/Minnesota walk-on holder talks surviving cancer

Minnesota walk-on holder talks surviving cancer

CHICAGO — University of Minnesota placeholder and four-time cancer survivor Casey O’Brien delivered the keynote speech at the Big Ten Football Kickoff Luncheon on Friday.

O’Brien, a sophomore, was diagnosed with osteosarcoma, an extremely rare form of bone cancer. It’s the same type of cancer that eventually claimed the life of Purdue superfan Tyler Trent.

“I am thankful for every day that we get to spend together as a family — the good ones and the bad ones — because I know that tomorrow is never promised,” O’Brien said during his speech. “All the tests, scans, blood work, chemotherapy, loss of hair and everything else that happens when you fight cancer have been worth it. We have beaten it four times, and I am now playing college football in the Big Ten.”

O’Brien was diagnosed with osteosarcoma in December of 2013 after pain in his left knee wouldn’t go away.

“I was 13 years old and had big dreams,” said O’Brien, who was a freshman quarterback at Cretin-Derham Hall high school at the time. “I thought I was going to be the king of the school.”

O’Brien needed a full knee replacement and nine months of chemotherapy. He had to give up sports and was told that he “would be lucky to walk, much less jog again,” and that his football career was over. But after 18 rounds of chemo, knee and bone replacement surgery, and what O’Brien said was close to 90 nights in the hospital, he was cancer-free at the beginning of his sophomore year of high school.

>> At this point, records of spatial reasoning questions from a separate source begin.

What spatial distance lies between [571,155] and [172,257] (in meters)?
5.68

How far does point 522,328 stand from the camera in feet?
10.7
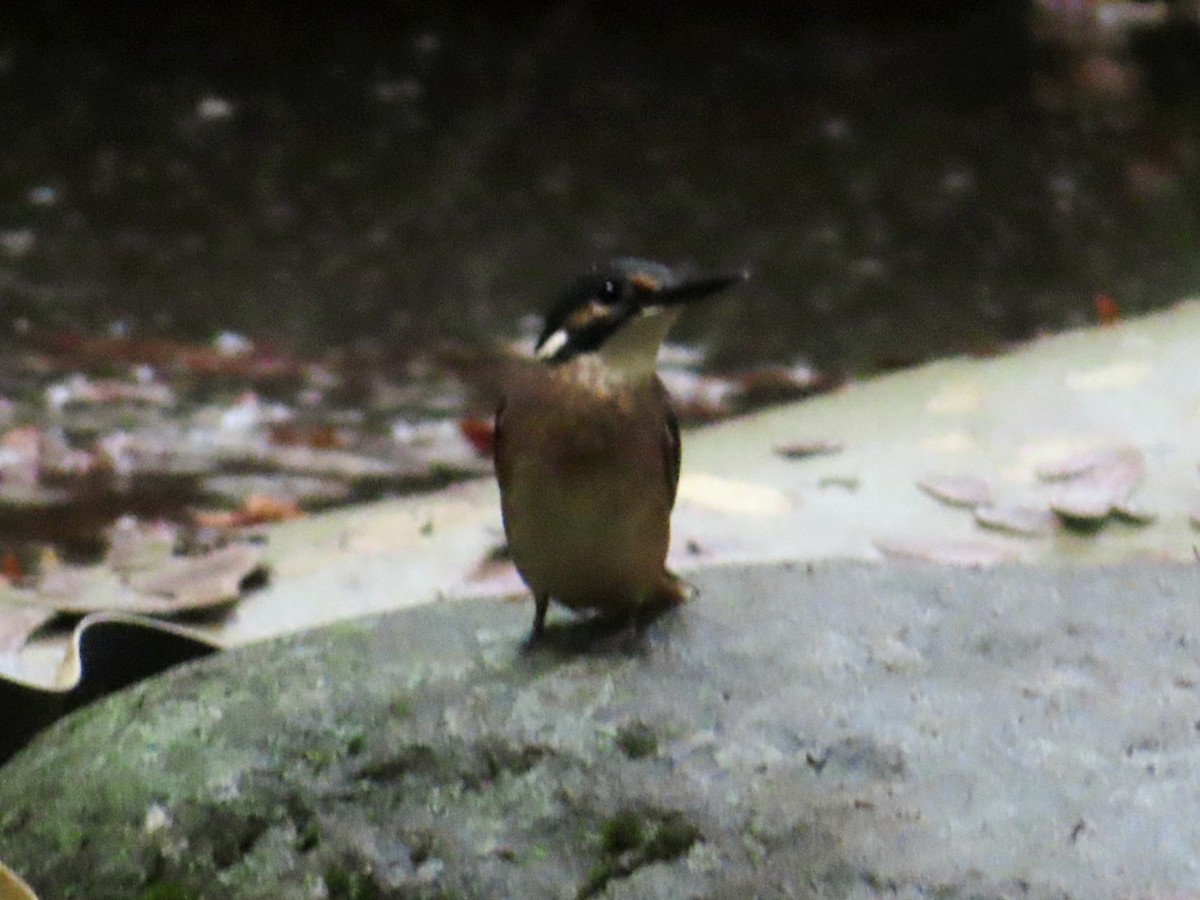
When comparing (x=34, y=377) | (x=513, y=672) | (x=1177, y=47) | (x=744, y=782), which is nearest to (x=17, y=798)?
(x=513, y=672)

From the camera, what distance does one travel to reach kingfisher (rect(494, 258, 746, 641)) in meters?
2.39

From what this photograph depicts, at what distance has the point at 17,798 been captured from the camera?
2.54 meters

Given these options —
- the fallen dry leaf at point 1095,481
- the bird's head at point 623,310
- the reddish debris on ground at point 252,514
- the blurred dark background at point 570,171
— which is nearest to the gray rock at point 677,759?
the bird's head at point 623,310

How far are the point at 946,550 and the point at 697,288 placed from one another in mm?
1608

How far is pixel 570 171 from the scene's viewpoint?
9086 mm

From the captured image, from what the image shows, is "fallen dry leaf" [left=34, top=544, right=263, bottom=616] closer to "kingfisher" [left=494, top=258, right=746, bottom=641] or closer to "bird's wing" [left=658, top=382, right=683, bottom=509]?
"kingfisher" [left=494, top=258, right=746, bottom=641]

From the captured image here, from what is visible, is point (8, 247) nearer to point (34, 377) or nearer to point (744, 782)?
point (34, 377)

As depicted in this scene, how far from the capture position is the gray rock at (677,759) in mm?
2082

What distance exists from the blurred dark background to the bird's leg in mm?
3446

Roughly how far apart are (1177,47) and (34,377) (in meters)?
11.0

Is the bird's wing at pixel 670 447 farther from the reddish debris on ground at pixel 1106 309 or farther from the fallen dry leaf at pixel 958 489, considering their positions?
the reddish debris on ground at pixel 1106 309

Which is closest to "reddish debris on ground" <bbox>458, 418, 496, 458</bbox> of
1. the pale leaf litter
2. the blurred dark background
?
the pale leaf litter

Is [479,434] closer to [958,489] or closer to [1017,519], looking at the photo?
[958,489]

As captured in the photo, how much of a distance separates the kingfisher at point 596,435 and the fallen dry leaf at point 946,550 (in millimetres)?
1306
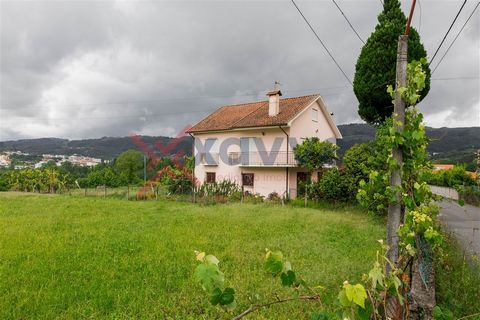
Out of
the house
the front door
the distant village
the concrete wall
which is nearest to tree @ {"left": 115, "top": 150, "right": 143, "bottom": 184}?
the distant village

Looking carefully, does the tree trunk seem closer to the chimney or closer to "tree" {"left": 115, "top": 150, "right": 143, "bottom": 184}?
the chimney

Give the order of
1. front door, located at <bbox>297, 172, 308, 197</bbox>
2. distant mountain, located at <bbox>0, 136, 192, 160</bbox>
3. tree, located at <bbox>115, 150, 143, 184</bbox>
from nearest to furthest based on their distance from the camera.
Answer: front door, located at <bbox>297, 172, 308, 197</bbox> < tree, located at <bbox>115, 150, 143, 184</bbox> < distant mountain, located at <bbox>0, 136, 192, 160</bbox>

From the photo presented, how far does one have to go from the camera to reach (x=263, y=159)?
773 inches

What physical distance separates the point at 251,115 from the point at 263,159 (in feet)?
13.0

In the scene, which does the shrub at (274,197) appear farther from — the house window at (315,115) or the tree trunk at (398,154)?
the tree trunk at (398,154)

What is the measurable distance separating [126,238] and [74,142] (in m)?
138

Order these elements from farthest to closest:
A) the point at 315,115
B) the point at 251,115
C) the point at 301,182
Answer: the point at 251,115
the point at 315,115
the point at 301,182

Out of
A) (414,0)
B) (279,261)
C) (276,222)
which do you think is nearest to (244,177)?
(276,222)

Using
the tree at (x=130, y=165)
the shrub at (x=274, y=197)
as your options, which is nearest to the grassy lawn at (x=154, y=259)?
the shrub at (x=274, y=197)

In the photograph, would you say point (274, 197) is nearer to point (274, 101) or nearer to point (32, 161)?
point (274, 101)

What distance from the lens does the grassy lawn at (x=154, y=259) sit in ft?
13.9

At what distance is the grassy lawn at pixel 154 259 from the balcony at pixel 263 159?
A: 23.2 ft

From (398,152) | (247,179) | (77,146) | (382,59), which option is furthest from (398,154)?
(77,146)

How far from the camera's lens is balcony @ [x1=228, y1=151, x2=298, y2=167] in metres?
18.7
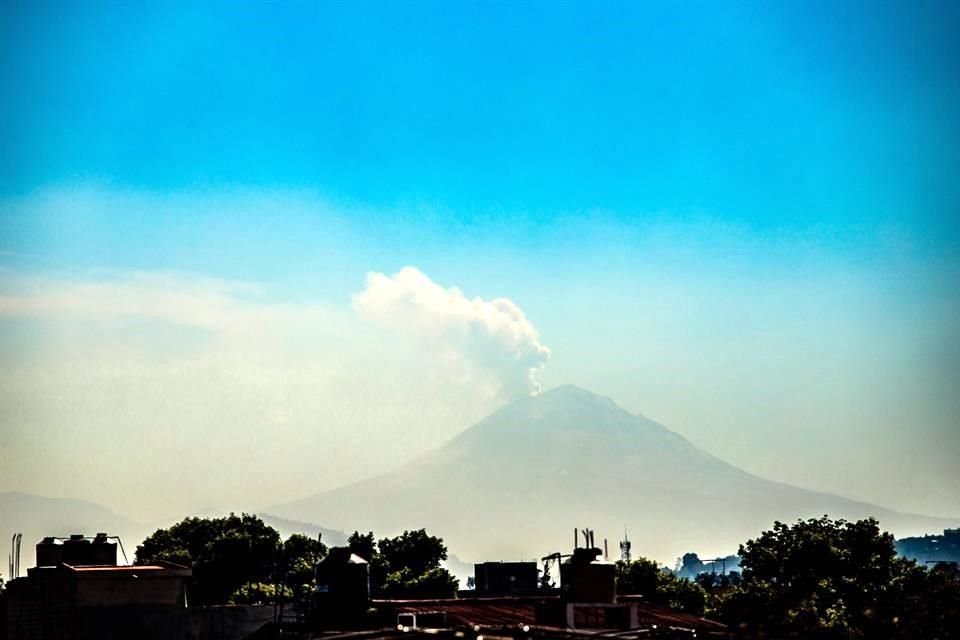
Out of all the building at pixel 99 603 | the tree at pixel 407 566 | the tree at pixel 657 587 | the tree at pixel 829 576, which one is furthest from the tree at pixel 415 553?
the building at pixel 99 603

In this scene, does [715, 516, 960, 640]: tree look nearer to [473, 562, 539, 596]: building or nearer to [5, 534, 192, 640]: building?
[473, 562, 539, 596]: building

“I couldn’t wait to put all of this behind me and enjoy high school again,” Obrien said.

However, six months later, his cancer relapsed in both of his lungs, requiring three lung surgeries and seven more months of chemotherapy. With a complete left knee replacement and metal rods put into his femur and tibia, O’Brien eventually convinced his doctors to let him move from quarterback to placeholder.

He returned to the varsity football team as a junior and in his school’s season opener, held every extra point in the win. The morning after the game, he checked into the hospital for a week of chemotherapy.

“I had no hair and was down to 130 pounds, but I was back jogging and playing football,” he said.

Despite his cancer returning twice since he’s been at Minnesota, O’Brien said he’s never missed a practice and he competed for the Gophers’ starting placeholder spot this spring, cancer-free.

“Without football, I would not have noticed that pain in my knee when I did, and I may not have found out that I had cancer,” O’Brien said. “I would not be standing here today. I would not be living my dream of playing college football in the Big Ten in the state that I grew up in. I would not have some of my greatest memories or some of my best friends. Without football, I would not have gotten through some of the darkest days sitting in the hospital room. For all of these reasons, I am thankful.

“Coach [P.J.] Fleck did not have to give me a chance to walk-on, but he did. And for that, I will be forever grateful. Minnesota is the only school that called me, and the only school that would give me a chance to play. Growing up less than 15 minutes from the stadium, it was a dream come true.”